STRATEGI FISIOTERAPI UNTUK MENGATASI CEDERA PADA ATLET SEPATU RODA DENGAN DO PRICE DONT HARM
Universitas Muhammadiyah Sidoarjo
ABSTRAK
Cedera adalah salah satu hal yang menakutkan bagi seorang atlet dalam dunia
olahraga. Cedera dapat menghapus bakat dan konsistensi performa yang telah di
bangun, cedera olahraga terjadi akibat ketidakmampuan jaringan seperti otot,
persendian, tendon dan ligamen. Tujuan: untuk mengidentifikasi isu-isu penting
terkait strategi yang efektif untuk mengatasi cedera pada atlet sepatu roda dengan
metode PRICE, Sepatu roda merupakan salah satu cabang olahraga yang cukup
populer.

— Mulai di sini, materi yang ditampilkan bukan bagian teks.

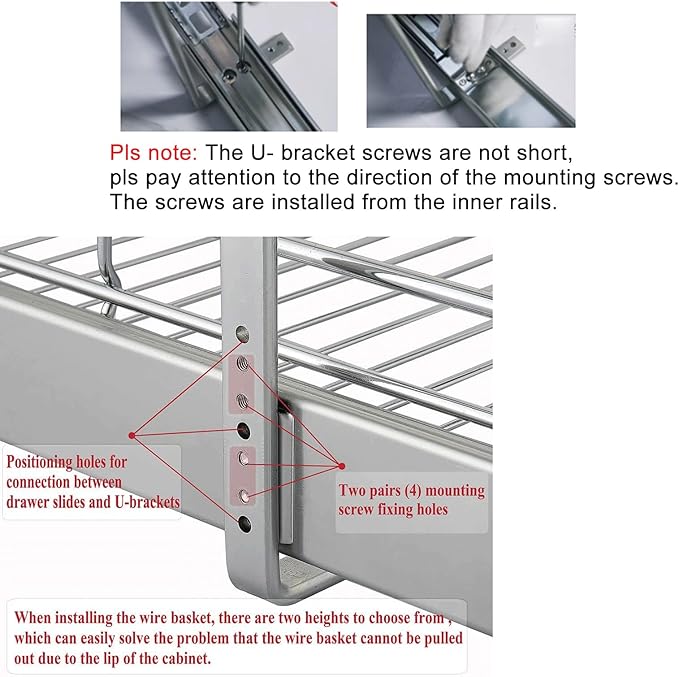 Pls note: The U- bracket screws are not short, pls pay attention to the direction of the mounting screws. The screws are installed from the inner rails.

Positioning holes for connection between drawer slides and U-brackets

Two pairs (4) mounting screw fixing holes

When installing the wire basket, there are two heights to choose from , which can easily solve the problem that the wire basket cannot be pulled out due to the lip of the cabinet.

Namun, olahraga sepatu roda memiliki resiko cedera yang tinggi.
Fisioterapi memiliki berbagai manfaat dalam membantu mengatasi cedera pada
atlet, mulai dari cedera ringan hingga cedera berat. Kesimpulanya: memahami
langkah-langkah strategi penanganan pada cedera olahraga sepatu roda dengan
metode Do PRICE Dont HARM sangat penting, atlet dapat mengambil langkah
preventif untuk mengurangi risiko cedera.
Kata kunci: Cedera , Fisioterapi, HARM, Olahraga, Sepatu roda, PRICE
Olahraga sepatu roda, semakin populer di kalangan anak-anak dan remaja karena popularitasnya yang meningkat. Aktivitas yang melibatkan gerakan cepat dan berbelok meningkatkan risiko jatuh dan cedera (Bambang Priyonoadi YBD, 2024 Feb 6). Cedera sering terjadi pada atlet sepatu roda, terutama pada pergelangan kaki dan area sekitarnya (Konings MJ, Sports Med. 2015). Data empiris menunjukkan bahwa keseimbangan dinamis, kekuatan otot, dan stabilitas pergelangan kaki sangat penting untuk kemampuan atlet sepatu roda. Cidera berulang dapat menghambat karir atlet dan mengurangi mobilitas mereka karena ketidakstabilan pergelangan kaki (PELATDA JATENG, 2022 Apr 20). Cedera juga bisa terjadi saat latihan atau dalam waktu melakukan pemanasan yang kurang di perhatikan, Tingginya tingkat cedera pada atlet tergantung penggunaan alat keamanan atau pelindung diri (elbow pad dan knee pad) yang kurang kesadaran untuk memakainya.
- Protection: Melindungi area yang mengalami cedera. Gunakan brace atau penyangga, elastic bandage dan semacamnya yang dapat melindungi pergelangan agar tetap stabil.
- Rest: Hentikan aktivitas yang berpotensi memperparah cedera, minimal 48-72 jam rest.
- Ice: Gunakan es yang di balut kain untuk mengompres area yang cedera, lakukan rutin 15-20 menit setiap tiga jam selama masa akut, Pemberian es mengatasi pembekakan dengan vasokontriksi (penyempitan pembuluh darah).
- Compression: Lakukan balutan pada area yang cedera untuk mengurangi pembengkakan, gunakan elastic bandage, jangan terlalu kendor dan jangan terlalu kencang.
- Elevation: Elevasi atau mengangkat bagian yang cedera dapat membantu untuk mengurangi pembekakan dengan bantuan gravitasi, disarankan agar pengangkatan dilakukan lebih tinggi dari jantung untuk memudahkan aliran darah kembali ke jantung.
- Heat: Hindari kompres atau merendam kaki yang cedera dengan air hangat.
- Alcohol: Jangan meminum alkohol karena berisiko meningkatkan pendarahan dan pembengkakan.
- Running: Hentikan aktivitas yang akan memperparah kerusakan ligamen, termasuk berlari dan olahraga lainya.
- Massage: Jangan dipijat, dapat menambah risiko pembengkakan dan pendarahan.